Zhuo herself isn't inhibited. Heads turn to see the tattooed lady with designs up her throat and extending to many fingers.

Zhuo goes for the unique. An art lover and painting student, she got her first tattoo when she was 19, from a traveling tattooist who stopped in Harbin, capital city of her hometown Heilongjiang Province. It was love at first sight with the then almost-unheard-of art "because it was rare."

Such a nonconformist wants her art to be unique as well. She doesn't copy and often chats with customers before designing their tattoos.

"A tattoo should commemorate a part of one's life and it should be unique for each individual," says Zhuo. "I can't bear to think that millions of tattoos would be identical to a tattoo that I copied from someone else's design."

She does her own version of popular dragons, tigers, flowers, vines, wing, butterflies and crosses, as well as innovative designs from Chinese paintings, such as bamboo, or Buddha's head.

She often tires of young Chinese women who hesitate because they fear their boyfriends might not like their tattoo. Many end up getting a small anklet tattoo that could be mistaken for jewelry.

These worries may not be excessive: 29-year-old Yang Lin just had a big fight with his girlfriend when he saw her tattoo, done two weeks ago.

"I know a tattoo is nothing bad today, but I just can't get rid of the idea," says Yang. "I find myself suddenly looking at her from different angles.
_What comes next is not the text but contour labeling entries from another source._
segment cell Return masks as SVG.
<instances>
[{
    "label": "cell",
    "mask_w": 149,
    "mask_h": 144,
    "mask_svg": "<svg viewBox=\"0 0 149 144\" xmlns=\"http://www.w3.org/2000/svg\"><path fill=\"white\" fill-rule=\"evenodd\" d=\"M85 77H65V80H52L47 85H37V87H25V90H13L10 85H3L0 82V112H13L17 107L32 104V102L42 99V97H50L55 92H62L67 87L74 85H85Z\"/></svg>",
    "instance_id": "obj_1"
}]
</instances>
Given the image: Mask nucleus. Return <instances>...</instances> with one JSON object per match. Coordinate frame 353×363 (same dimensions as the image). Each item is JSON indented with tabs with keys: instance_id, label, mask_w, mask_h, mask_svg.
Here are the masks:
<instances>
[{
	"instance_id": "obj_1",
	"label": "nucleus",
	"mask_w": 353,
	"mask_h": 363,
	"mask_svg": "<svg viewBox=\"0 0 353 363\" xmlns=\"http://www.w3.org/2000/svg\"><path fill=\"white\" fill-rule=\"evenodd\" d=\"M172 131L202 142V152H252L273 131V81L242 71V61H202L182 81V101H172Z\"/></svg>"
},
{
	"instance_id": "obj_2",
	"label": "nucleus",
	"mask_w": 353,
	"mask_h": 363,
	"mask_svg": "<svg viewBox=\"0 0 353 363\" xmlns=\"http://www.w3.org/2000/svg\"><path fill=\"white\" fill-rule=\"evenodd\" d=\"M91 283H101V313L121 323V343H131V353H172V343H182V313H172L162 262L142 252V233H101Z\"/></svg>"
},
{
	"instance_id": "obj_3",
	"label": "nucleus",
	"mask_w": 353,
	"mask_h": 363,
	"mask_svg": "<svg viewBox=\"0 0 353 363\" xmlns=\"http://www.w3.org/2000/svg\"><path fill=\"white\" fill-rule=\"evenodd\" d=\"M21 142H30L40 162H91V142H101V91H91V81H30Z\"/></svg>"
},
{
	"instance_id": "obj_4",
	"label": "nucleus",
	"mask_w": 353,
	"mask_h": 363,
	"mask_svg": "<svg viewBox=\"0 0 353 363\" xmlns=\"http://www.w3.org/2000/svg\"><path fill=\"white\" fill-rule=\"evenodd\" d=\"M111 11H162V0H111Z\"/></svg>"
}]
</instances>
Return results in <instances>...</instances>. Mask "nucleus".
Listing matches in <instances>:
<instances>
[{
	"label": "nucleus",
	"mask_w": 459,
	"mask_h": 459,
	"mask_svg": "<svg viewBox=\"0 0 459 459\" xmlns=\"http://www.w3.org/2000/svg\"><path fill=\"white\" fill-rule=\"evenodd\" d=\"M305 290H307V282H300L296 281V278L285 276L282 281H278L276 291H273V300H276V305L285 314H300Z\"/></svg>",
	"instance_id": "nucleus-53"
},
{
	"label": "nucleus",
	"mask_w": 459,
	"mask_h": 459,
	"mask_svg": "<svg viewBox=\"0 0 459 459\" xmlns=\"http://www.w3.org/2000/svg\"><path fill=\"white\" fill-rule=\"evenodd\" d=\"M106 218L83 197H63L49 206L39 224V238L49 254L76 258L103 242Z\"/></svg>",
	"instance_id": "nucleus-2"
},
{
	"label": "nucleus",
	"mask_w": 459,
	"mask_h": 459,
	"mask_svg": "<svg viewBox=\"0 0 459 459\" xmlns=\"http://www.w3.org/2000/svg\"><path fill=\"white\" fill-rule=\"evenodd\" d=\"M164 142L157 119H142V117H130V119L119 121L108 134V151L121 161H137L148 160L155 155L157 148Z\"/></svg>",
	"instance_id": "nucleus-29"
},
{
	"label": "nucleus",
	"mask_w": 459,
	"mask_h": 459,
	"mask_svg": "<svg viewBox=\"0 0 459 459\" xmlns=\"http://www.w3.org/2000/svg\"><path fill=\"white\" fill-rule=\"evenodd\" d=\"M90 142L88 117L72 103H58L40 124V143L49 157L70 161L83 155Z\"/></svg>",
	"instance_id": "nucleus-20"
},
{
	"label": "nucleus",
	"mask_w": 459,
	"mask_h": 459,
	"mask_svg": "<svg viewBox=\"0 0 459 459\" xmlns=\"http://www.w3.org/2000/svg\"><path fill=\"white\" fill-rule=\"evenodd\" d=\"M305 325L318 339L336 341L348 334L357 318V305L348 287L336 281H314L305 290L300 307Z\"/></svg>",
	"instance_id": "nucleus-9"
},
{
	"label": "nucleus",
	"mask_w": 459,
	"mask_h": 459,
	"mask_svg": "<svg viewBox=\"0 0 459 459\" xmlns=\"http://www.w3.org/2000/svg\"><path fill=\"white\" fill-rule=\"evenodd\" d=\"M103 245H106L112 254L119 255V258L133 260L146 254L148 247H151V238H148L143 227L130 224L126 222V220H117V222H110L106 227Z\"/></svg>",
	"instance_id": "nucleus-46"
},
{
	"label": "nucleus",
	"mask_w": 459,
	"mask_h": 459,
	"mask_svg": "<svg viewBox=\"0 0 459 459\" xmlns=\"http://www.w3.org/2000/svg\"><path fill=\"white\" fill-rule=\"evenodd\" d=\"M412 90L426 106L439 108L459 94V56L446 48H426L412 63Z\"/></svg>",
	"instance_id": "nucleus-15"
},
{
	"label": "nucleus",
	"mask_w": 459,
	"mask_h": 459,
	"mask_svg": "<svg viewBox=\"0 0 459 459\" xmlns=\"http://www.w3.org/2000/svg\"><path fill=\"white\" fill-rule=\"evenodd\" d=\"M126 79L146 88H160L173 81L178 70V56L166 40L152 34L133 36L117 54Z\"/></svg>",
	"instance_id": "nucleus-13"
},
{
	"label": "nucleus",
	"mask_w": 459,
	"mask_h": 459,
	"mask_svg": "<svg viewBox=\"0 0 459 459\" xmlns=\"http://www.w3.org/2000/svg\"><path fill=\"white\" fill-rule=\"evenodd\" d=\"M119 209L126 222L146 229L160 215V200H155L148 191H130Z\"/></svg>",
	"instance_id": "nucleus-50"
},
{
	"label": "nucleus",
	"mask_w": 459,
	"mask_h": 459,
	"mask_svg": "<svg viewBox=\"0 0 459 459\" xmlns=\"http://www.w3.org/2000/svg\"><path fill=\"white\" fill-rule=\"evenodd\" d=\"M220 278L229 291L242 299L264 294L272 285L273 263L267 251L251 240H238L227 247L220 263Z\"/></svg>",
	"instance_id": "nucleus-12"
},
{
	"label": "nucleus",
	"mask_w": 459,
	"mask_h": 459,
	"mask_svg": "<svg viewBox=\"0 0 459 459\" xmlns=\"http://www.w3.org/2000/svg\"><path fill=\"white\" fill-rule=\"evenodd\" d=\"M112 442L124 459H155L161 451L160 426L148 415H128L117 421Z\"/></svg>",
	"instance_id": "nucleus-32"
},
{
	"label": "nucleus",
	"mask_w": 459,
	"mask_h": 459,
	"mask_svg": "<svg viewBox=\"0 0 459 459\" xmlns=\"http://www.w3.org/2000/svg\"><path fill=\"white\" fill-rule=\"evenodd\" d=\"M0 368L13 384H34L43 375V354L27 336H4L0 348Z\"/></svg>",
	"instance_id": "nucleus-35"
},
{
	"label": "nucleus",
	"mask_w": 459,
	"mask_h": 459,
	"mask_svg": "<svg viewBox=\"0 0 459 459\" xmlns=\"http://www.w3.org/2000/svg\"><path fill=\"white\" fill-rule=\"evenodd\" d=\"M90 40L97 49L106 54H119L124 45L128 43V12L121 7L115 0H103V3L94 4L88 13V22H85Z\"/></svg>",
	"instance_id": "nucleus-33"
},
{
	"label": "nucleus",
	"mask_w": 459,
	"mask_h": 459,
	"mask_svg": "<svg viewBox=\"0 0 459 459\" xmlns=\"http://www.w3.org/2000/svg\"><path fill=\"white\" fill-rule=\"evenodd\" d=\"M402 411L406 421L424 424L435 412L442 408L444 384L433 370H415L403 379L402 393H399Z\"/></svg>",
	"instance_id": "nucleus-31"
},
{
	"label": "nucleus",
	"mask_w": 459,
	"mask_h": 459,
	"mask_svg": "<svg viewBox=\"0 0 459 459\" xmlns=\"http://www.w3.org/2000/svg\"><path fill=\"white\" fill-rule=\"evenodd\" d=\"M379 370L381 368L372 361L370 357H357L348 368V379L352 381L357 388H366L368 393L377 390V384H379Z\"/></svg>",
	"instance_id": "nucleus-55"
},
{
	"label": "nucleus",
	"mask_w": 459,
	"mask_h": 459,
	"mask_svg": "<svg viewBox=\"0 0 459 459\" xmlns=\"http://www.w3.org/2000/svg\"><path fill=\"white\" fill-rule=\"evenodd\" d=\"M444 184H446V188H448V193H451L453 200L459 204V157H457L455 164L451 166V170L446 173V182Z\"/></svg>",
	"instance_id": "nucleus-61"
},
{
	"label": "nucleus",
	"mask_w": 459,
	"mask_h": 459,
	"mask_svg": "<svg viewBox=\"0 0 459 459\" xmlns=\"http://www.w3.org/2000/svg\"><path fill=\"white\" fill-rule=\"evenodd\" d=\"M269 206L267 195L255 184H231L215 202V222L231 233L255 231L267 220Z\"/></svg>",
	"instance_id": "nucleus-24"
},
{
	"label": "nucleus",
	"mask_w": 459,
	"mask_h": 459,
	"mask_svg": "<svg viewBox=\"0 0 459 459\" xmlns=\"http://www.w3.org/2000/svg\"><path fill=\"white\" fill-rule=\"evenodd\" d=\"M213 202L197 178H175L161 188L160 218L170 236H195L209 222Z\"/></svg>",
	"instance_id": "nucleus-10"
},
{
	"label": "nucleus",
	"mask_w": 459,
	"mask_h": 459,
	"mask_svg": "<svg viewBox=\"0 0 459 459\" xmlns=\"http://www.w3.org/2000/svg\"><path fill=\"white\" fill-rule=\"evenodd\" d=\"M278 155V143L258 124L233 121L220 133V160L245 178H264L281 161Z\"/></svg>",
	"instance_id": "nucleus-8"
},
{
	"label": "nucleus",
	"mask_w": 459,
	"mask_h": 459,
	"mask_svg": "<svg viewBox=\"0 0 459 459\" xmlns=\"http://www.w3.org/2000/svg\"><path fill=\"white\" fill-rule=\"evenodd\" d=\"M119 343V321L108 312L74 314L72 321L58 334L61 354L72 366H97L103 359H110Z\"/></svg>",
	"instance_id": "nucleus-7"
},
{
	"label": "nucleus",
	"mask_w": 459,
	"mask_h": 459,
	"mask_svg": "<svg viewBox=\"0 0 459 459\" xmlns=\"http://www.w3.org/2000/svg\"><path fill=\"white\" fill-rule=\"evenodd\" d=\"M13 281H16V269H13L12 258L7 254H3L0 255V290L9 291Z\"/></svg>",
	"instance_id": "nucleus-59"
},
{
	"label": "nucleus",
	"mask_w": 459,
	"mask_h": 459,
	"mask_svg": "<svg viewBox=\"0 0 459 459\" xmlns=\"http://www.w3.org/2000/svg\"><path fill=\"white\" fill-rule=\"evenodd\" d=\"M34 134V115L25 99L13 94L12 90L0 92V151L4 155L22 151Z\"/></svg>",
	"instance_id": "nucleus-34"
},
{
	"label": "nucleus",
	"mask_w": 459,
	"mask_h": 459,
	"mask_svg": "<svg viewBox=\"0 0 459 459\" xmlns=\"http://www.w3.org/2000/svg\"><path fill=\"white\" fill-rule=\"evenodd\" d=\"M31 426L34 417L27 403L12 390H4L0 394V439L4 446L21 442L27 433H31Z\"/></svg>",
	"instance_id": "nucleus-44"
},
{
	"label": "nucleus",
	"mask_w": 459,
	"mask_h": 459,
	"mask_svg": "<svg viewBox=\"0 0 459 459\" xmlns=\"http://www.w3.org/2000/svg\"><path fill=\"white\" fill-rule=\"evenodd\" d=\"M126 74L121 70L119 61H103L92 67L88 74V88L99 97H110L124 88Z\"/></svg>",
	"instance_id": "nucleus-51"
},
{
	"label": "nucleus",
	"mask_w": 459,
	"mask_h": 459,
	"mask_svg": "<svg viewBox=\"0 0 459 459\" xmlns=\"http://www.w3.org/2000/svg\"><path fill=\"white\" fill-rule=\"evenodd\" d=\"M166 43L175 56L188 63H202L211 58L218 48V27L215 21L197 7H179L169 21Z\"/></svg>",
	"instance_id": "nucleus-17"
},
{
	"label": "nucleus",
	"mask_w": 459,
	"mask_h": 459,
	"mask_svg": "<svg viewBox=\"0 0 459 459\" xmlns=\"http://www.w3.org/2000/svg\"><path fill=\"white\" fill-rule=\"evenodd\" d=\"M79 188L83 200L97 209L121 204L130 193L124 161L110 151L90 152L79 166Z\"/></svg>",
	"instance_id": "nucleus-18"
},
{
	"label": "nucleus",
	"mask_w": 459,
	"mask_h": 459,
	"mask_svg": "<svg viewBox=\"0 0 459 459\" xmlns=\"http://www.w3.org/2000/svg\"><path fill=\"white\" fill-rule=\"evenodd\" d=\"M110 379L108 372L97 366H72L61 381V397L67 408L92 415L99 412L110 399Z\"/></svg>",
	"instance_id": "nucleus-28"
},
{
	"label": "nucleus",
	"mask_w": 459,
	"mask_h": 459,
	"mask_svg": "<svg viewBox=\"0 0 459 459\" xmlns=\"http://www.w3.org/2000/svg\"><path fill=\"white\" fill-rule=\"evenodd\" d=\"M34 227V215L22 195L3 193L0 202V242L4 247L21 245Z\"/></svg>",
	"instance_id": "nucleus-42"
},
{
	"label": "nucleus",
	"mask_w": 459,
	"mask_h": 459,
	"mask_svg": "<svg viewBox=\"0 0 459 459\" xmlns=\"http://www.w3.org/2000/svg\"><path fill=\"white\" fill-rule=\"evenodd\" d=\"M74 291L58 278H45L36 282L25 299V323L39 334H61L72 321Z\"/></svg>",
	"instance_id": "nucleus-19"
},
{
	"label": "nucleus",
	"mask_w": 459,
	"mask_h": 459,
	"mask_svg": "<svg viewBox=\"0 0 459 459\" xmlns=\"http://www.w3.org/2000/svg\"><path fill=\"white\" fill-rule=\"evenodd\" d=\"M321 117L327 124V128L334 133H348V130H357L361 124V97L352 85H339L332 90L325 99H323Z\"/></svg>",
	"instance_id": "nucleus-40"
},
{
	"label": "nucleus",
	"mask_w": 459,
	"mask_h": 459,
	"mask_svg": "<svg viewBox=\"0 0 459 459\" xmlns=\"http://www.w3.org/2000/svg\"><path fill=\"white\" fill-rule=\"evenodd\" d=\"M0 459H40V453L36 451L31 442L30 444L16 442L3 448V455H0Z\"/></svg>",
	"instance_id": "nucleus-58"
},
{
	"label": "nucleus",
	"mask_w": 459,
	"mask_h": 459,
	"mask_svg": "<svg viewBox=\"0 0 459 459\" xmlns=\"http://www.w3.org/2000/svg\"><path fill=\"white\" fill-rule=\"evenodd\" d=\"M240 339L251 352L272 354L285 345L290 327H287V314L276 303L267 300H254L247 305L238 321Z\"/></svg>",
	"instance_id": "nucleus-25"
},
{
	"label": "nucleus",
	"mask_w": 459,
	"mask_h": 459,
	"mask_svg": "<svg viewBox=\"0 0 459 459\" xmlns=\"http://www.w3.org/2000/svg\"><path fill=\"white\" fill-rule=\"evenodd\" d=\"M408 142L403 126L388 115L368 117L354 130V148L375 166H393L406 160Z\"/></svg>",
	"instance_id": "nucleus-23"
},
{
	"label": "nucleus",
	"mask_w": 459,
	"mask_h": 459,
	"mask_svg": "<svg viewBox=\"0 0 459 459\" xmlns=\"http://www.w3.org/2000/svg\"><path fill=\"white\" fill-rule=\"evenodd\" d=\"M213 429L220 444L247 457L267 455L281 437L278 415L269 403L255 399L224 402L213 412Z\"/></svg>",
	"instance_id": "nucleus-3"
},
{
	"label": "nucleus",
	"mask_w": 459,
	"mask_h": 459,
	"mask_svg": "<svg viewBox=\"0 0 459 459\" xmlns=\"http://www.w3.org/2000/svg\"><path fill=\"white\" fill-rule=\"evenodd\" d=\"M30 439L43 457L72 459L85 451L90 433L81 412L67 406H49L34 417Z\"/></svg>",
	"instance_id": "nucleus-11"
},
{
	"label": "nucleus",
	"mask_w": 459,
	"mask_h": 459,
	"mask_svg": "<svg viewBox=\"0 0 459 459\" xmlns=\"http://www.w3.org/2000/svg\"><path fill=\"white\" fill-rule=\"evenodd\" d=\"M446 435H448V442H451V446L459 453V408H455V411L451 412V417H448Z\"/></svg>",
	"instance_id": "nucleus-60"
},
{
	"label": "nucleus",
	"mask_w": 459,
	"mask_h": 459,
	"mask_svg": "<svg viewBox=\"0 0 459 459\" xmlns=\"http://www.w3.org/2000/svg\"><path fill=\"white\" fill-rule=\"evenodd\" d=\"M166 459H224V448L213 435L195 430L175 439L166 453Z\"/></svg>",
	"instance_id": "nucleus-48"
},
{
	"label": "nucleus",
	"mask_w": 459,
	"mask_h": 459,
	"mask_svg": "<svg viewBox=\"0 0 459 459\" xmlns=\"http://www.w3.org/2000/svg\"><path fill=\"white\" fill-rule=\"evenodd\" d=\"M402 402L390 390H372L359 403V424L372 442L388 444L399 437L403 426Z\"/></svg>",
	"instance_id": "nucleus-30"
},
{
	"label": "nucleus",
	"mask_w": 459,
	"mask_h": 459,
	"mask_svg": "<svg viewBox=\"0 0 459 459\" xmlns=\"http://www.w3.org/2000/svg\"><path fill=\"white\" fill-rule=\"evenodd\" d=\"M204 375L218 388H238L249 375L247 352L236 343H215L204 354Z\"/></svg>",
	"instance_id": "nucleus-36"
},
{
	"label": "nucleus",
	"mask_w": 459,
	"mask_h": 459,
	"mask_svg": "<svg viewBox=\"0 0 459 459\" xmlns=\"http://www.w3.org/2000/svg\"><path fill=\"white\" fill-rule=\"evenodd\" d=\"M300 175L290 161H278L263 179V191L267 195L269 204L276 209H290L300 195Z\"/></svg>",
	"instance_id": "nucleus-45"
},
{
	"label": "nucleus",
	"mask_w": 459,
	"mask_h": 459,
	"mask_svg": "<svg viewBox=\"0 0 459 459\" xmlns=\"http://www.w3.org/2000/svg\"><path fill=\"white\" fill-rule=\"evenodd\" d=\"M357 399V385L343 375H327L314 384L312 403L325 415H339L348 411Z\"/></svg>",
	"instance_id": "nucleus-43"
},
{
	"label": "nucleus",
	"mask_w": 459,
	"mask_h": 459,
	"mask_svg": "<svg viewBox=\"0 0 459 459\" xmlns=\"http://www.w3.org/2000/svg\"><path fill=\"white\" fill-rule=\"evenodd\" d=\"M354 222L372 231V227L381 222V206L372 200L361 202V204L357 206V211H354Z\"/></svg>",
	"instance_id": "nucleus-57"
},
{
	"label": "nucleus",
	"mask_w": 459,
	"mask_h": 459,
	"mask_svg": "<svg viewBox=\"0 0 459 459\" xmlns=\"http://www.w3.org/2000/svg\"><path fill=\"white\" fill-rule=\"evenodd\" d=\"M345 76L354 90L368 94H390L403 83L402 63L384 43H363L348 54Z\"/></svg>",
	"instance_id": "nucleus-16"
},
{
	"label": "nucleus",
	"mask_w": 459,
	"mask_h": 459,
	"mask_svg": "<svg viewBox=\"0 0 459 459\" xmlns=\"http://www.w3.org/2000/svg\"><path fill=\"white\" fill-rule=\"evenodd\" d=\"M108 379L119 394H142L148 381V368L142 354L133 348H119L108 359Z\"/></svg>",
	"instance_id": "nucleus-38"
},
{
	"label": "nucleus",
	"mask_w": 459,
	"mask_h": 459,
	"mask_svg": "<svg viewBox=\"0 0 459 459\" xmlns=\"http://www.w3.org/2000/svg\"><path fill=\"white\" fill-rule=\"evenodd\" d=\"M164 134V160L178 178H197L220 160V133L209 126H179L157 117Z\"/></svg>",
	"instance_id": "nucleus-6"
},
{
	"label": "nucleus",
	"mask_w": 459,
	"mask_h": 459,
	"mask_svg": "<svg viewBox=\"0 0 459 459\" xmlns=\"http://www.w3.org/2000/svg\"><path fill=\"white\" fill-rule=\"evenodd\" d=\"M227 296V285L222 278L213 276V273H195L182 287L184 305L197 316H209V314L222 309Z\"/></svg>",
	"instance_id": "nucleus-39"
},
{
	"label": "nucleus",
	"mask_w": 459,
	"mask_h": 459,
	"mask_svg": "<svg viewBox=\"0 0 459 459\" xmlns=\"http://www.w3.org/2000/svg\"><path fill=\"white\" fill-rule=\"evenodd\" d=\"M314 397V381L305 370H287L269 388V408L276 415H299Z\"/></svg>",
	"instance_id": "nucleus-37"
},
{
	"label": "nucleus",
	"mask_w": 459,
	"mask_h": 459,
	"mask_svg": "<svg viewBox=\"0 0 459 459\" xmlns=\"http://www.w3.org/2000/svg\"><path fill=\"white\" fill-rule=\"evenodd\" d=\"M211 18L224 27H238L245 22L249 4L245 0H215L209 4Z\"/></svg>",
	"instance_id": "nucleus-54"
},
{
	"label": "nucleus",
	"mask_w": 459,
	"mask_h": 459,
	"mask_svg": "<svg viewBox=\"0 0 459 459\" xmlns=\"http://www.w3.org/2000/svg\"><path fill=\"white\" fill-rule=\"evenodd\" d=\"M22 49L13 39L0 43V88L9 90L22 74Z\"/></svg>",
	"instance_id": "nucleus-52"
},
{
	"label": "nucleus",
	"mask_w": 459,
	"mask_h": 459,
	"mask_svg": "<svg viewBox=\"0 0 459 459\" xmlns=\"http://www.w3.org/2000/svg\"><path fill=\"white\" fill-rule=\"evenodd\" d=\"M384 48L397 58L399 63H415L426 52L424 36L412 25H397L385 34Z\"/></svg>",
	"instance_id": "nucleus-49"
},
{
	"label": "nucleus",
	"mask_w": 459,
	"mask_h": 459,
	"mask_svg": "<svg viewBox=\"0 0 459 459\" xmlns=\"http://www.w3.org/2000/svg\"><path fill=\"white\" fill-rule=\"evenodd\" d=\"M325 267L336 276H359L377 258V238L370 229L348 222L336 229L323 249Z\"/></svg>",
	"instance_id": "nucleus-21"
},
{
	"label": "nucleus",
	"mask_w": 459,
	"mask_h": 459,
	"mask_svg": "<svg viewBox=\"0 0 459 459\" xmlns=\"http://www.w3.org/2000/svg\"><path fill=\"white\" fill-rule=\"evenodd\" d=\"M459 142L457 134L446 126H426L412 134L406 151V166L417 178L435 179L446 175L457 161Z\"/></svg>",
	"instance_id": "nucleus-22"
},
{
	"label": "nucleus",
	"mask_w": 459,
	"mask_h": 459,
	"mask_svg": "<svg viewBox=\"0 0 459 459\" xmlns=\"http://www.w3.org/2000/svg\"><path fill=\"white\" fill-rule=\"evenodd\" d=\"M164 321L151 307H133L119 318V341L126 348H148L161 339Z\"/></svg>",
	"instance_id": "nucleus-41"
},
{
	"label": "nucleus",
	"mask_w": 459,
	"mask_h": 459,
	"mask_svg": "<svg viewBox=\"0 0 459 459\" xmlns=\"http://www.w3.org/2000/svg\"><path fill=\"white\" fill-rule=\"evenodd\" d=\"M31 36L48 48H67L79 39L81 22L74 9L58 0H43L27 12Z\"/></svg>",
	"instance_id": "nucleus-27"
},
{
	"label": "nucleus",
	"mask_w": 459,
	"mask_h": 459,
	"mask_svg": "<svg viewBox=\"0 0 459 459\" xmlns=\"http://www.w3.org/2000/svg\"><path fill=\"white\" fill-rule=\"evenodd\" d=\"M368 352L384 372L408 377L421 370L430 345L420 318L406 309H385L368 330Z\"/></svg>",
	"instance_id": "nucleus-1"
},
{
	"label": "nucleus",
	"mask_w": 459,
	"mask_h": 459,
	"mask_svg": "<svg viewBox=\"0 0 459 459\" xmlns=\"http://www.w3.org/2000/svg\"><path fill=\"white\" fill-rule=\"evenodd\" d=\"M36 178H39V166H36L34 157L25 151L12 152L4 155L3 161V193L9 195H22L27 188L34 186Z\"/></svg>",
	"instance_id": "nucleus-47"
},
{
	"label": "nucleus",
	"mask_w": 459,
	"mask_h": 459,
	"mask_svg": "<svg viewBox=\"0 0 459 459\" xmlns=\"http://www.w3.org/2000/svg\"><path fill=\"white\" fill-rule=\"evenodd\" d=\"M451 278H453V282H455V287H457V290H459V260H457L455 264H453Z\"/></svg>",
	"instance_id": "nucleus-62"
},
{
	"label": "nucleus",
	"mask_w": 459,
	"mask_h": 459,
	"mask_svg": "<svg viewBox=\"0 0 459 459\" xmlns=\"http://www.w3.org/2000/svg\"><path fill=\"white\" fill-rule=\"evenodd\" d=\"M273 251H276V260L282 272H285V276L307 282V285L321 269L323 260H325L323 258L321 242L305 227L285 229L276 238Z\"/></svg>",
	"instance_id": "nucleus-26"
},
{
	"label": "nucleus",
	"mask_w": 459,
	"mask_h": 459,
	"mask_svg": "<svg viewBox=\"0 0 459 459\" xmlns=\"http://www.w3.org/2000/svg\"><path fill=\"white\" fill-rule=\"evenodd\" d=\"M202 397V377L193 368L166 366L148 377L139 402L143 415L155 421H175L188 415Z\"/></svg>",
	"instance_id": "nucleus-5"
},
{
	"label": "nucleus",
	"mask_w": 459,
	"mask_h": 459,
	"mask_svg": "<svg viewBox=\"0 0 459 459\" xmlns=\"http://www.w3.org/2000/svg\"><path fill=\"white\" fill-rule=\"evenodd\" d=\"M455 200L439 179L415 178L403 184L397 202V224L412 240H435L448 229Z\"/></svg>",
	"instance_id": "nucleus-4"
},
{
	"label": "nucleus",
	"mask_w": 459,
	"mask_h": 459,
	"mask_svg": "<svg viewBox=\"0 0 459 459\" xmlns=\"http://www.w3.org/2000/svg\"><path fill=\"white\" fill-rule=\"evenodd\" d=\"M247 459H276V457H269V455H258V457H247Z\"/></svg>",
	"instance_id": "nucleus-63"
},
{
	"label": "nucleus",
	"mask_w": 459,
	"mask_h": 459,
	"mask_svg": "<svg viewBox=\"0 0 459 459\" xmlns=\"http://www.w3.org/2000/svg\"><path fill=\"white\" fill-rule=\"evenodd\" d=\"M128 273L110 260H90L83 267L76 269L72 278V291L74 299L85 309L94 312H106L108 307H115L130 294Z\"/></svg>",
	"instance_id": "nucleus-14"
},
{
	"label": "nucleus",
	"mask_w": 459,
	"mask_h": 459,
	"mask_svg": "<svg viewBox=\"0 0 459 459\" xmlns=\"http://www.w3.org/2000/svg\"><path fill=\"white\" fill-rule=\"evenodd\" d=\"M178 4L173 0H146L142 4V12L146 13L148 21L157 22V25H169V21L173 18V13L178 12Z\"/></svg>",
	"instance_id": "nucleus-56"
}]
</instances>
I can't help thinking that she might be more open than I expected."

Before and after tattoo

Check whether the shop's environment is clean and neat.

Check whether the tattooist uses disposable facilities, especially the needle and the gloves.

Check the quality and country of the ink.

Check the tattooist's past works.

Usually, a tattooist who can sketch and design is better.

No alcohol the day before tattoo.

Eat breakfast on the day of tattoo.

Relax during the process, because the pain reduces if you relax.

Shower quickly every day afterward. No soap on the tattoo.

No sauna or swimming before it heals.

Do not use ointment other than the tattoo cream.

Restrain from alcohol, spicy food or seafood before it heals.